Thread 1   | Thread 2  | Thread 3
Package A  | Package B | Package C
           |           | Package D

The difference here is that Package D gets built before Package A, and if you replace Package D with harfbuzz and Package A with freetype, then you get the error that I described in the first post.

(This is a simplification, add a bunch more packages and this becomes a real problem).

There is nothing here the guarantees behavior A, which is the definition of a race condition. In a normal build, it is unlikely for freetype to be built after harfbuzz because they just happen to be ordered 50 packages apart, but in an extreme case there is nothing preventing that from happening.

Well, looks like bug/omission in the package definitions.
Buildbot (which builds all packages) runs into similar problems every now and then. Too eager configure scripts find unwanted/unnecessary capabilities from already built libraries.

The proper solution wouldnto either

  • declare dependency for harfbuzz in freetype, so that harfbuzz will always be built first, or
  • patch the freetype configure script to ignore harfbuzz capabilities even if found.

I don't think applying the proper solution to every package is feasible? It's so easy to slip up because it's so hard to notice, especially when using a competent build system. If I thought it was just the one package then that's an easy fix, but how many packages are there with bugs like these?

Well, the dependencies are meant to handle the build order. There is no simple solution.

Think also that as packages get version bumps, new versions may bring new features that may introduce new optional usage of functions from libraries. So, new errors surface regularly, and need to be evaluated and patched. (Is the new dependency really needed for the new/changed features, or can it be patched away from the configure script?)

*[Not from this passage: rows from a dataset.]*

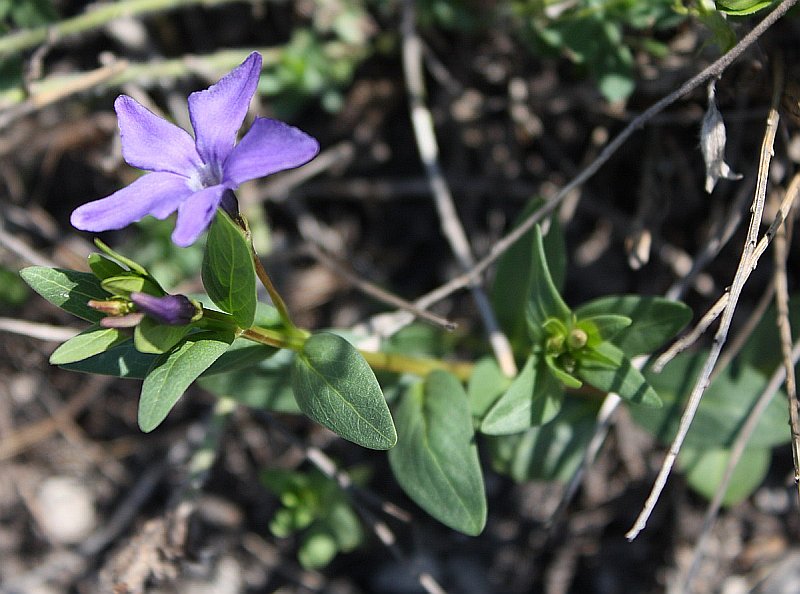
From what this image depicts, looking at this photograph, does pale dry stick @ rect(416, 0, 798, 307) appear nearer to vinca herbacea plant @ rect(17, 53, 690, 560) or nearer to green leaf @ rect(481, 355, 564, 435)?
vinca herbacea plant @ rect(17, 53, 690, 560)

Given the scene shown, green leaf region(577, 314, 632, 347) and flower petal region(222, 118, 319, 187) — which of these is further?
green leaf region(577, 314, 632, 347)

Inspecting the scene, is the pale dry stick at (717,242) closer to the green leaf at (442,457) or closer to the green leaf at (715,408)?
the green leaf at (715,408)

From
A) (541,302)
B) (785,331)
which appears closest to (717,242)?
(785,331)

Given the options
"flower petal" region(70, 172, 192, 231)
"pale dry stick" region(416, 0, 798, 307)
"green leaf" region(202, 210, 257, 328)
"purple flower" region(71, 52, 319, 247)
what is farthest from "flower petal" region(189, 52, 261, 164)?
"pale dry stick" region(416, 0, 798, 307)

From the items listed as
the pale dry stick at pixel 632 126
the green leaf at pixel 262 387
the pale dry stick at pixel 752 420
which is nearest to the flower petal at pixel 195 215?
the green leaf at pixel 262 387

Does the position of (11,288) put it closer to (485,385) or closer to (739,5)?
(485,385)

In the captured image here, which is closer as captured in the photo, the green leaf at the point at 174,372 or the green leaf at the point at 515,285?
the green leaf at the point at 174,372
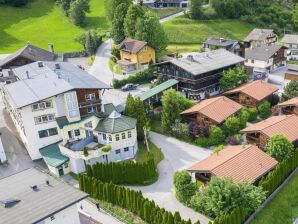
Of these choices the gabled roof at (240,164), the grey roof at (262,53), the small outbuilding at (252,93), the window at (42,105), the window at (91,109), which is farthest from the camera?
the grey roof at (262,53)

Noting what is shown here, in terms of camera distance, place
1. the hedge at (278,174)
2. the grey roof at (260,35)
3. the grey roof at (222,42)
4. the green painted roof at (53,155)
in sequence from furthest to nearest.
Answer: the grey roof at (260,35) < the grey roof at (222,42) < the green painted roof at (53,155) < the hedge at (278,174)

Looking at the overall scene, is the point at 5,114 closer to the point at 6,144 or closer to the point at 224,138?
the point at 6,144

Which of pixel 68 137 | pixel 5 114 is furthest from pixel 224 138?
pixel 5 114

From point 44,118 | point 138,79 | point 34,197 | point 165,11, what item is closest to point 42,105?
point 44,118

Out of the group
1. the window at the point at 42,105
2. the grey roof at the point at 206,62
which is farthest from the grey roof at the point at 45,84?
the grey roof at the point at 206,62

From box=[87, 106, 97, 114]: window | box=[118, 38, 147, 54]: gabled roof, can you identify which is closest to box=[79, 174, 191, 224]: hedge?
box=[87, 106, 97, 114]: window

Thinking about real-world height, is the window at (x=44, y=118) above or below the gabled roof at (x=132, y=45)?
below

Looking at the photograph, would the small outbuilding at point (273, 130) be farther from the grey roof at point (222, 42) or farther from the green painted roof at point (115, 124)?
the grey roof at point (222, 42)

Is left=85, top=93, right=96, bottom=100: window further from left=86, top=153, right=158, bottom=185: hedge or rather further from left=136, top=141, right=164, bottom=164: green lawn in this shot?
left=86, top=153, right=158, bottom=185: hedge
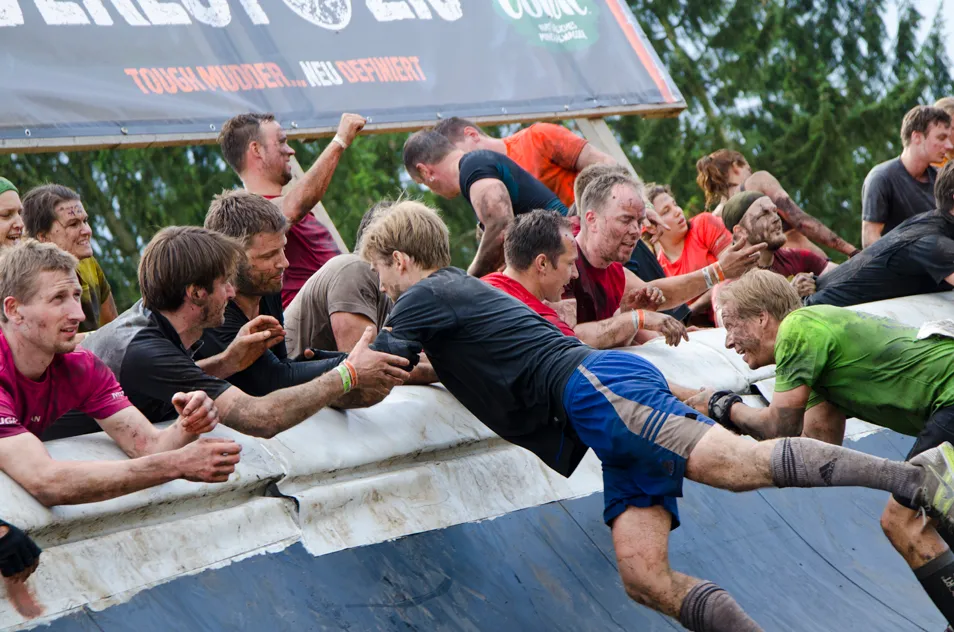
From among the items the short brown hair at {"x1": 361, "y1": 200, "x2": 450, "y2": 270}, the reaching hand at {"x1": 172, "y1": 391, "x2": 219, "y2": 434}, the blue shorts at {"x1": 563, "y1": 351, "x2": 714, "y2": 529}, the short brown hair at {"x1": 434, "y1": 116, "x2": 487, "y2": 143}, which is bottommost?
the blue shorts at {"x1": 563, "y1": 351, "x2": 714, "y2": 529}

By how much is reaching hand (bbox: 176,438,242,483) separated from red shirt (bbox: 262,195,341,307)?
2.32 metres

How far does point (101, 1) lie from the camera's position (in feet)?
24.1

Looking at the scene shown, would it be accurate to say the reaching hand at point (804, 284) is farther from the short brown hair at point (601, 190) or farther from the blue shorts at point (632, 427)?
the blue shorts at point (632, 427)

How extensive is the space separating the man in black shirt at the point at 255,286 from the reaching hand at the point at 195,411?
0.90m

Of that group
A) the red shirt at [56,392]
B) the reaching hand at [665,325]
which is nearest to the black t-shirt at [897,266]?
the reaching hand at [665,325]

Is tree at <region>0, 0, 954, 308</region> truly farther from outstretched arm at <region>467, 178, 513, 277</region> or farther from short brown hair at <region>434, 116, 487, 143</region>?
outstretched arm at <region>467, 178, 513, 277</region>

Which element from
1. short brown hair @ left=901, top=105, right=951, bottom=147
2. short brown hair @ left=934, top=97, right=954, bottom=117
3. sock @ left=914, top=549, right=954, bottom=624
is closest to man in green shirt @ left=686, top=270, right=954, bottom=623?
sock @ left=914, top=549, right=954, bottom=624

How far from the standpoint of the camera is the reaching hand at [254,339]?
4375 millimetres

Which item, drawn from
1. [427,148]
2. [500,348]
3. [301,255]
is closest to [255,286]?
[500,348]

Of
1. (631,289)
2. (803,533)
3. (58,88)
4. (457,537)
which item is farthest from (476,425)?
(58,88)

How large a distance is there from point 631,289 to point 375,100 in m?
2.71

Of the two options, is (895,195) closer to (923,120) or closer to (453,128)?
(923,120)

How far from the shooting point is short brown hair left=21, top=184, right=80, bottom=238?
5.83 meters

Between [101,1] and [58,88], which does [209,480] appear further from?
[101,1]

So going back to the solution I proposed in the original question, such a mechanism would be a helper system. In the same way the "Package x is missing dependencies for the following libraries" system works. It would also tend towards "more correct" Makefiles because while that system checks the validity of the DEPENDS variable, this one would test the PKG_BUILD_DEPENDS variable.

The gist of it simply is, makefiles and dependency resolution are hard. The only way is to fix issues are they turn up (and the likeliness of them occurring varies widely with concurrency).